[Begin Selection]

Skip to content

Latest commit

 

History

History
262 lines (195 loc) · 9.01 KB

File metadata and controls

262 lines (195 loc) · 9.01 KB

ClickerScriptingLibrary

iOS device automation via Nomix Clicker API. Scripts simulate touch input and use AI screen recognition to navigate apps.

Running scripts

python3 -m scripts.instagram-warmup

Project structure

utils/
  __init__.py          — empty (import from submodules directly)
  clicker.py           — Clicker class (swipe, click, type)
  recognition.py       — Screen, Element, parse_screen()
  actions.py           — high-level helpers (open_app, chance_tap, post_comment, etc.)
  agent.py             — Agent class (autonomous AI task runner)
  api_helper.py        — low-level HTTP calls to Nomix API (don't use directly)
  environment.py       — config values (API_URL, API_KEY, DEVICE_ID)
  config_handler.py    — config.json loader with auto-reload every 300s
scripts/
  instagram-warmup.py  — reference implementation
config.json            — API_URL, API_KEY, DEVICE_ID

Imports

Import directly from submodules:

from utils.clicker import Clicker
from utils.agent import Agent
from utils.recognition import Screen, Element, parse_screen
from utils.environment import DEVICE_ID
from utils.actions import (
    open_app, swipe_feed, swipe_back, is_ad, chance_tap, post_comment,
    random_sleep, find_and_click,
)

Coordinate system

HID absolute coordinates: 0–32767 on both axes. Device-independent, same for all screen sizes.

Point Coords
Top-left (0, 0)
Center (16383, 16383)
Bottom-right (32767, 32767)

[End Selection]
[Begin Supplied records]

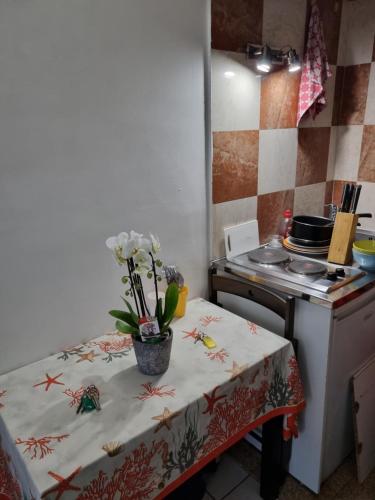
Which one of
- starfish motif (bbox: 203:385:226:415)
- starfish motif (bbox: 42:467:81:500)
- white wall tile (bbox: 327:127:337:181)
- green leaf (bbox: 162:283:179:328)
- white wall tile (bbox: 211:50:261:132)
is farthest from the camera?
white wall tile (bbox: 327:127:337:181)

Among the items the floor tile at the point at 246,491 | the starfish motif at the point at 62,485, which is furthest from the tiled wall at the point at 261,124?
the starfish motif at the point at 62,485

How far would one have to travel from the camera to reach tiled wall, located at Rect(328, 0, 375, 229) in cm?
187

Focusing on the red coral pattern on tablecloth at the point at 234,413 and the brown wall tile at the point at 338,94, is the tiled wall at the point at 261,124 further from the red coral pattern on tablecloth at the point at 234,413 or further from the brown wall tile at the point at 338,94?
the red coral pattern on tablecloth at the point at 234,413

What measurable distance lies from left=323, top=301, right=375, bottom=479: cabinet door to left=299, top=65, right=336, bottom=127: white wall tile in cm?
97

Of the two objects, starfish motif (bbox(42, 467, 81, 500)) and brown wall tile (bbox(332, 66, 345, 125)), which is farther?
brown wall tile (bbox(332, 66, 345, 125))

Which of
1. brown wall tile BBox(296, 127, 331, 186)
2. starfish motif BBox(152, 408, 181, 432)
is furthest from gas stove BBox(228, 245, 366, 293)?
starfish motif BBox(152, 408, 181, 432)

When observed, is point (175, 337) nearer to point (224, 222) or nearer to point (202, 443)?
point (202, 443)

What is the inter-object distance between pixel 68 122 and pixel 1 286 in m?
0.54

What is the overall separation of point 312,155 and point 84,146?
1.28 metres

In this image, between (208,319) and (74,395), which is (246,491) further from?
(74,395)

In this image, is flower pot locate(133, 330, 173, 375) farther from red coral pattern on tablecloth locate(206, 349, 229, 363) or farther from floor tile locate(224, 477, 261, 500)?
floor tile locate(224, 477, 261, 500)

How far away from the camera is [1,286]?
1.12 metres

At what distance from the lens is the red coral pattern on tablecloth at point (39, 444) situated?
86 cm

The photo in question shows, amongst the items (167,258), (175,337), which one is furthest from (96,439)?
(167,258)
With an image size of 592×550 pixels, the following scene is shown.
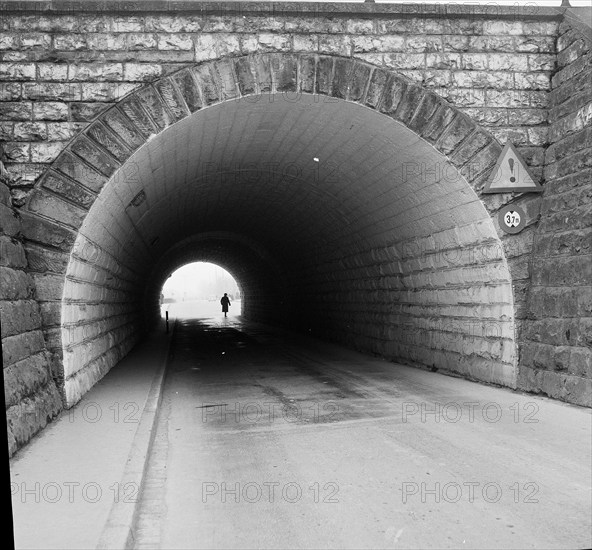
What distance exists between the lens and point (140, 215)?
39.0 ft

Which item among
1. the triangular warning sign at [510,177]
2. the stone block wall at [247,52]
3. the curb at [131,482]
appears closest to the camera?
the curb at [131,482]

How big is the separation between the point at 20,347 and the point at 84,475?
2143 millimetres

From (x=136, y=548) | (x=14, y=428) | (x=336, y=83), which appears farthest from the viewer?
(x=336, y=83)

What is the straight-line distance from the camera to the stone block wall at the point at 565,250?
7570 millimetres

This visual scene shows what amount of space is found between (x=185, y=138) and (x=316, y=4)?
2.66 m

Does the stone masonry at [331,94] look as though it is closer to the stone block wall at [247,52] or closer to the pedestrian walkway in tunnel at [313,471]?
the stone block wall at [247,52]

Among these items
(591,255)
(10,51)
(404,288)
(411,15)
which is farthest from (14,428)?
Answer: (404,288)

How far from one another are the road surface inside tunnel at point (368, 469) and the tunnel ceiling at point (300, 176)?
9.53 ft

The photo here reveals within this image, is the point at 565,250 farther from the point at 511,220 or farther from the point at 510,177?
the point at 510,177

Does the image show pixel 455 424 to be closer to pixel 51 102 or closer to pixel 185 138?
pixel 185 138

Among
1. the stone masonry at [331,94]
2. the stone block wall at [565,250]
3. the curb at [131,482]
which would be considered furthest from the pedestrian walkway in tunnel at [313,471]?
the stone masonry at [331,94]

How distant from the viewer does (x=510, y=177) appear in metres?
8.70

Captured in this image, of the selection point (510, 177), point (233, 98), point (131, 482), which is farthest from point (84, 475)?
point (510, 177)

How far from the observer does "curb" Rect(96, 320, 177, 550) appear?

[End Supplied records]

Set tasks -
- 1) In the ClickerScriptingLibrary README, what is the range of the HID absolute coordinates on each axis?
- 2) Carry on the ClickerScriptingLibrary README from where it stops.
The items have nothing to do with the ClickerScriptingLibrary README.

Expected responses -
- 1) 0 to 32767 on both axes.

- 2)
  • Swipe distance: typically 6000–8000 units
  • Element.center and Element.bbox are already in this coordinate space
  • bbox format from API: [y_min, x_min, y_max, x_max]

API reference

Clicker

clicker = Clicker(device_id: str)
clicker.device_id: str                        # stored device ID

clicker.click(coords: tuple[int, int], duration: int = 100)
# Moves cursor to coords, then clicks. duration = hold time in ms.

clicker.swipe(coords: tuple[int, int], up: int = 0, down: int = 0, left: int = 0, right: int = 0, duration: int = 300)
# Swipe from coords in given direction(s). Distance in HID units.

clicker.type(text: str)
# Type text on device keyboard. Max 10000 chars.

Under the hood click calls POST /{device_id}/click (duration-based press at current cursor position) and move calls POST /{device_id}/move (absolute coordinate movement). Action endpoints don't raise on failure — they return {"success": bool, "message": str}.

Screen recognition

screen = parse_screen(device: str | Clicker) -> Screen | None
# Calls POST /{device_id}/screen-state. Timeout: 60s.
# Uses AI vision to parse the current screen into structured elements.
# Returns None on network/timeout errors (no try/except needed in scripts).

screen.app_name: str           # e.g. "Instagram"
screen.description: str        # natural language screen description
screen.elements: list[Element] # all detected UI elements
screen.latency: float          # API processing time in seconds

screen.find(*keywords: str, interactive_only: bool = True) -> tuple | None
# Find first element whose content contains any keyword (case-insensitive).
# Returns center coords (x, y) or None.

screen.find_and_click(clicker: Clicker, *keywords: str, interactive_only: bool = True) -> bool
# Find element and tap it. Returns True if found and tapped.

screen.contains(*keywords: str) -> bool
# Check if any keyword appears in description or any element content.

Element

@dataclass(frozen=True)
class Element:
    idx: int              # index in elements list
    type: str             # "icon" | "button" | "text" | "input" | "image" | "toggle" | "tab" | "other"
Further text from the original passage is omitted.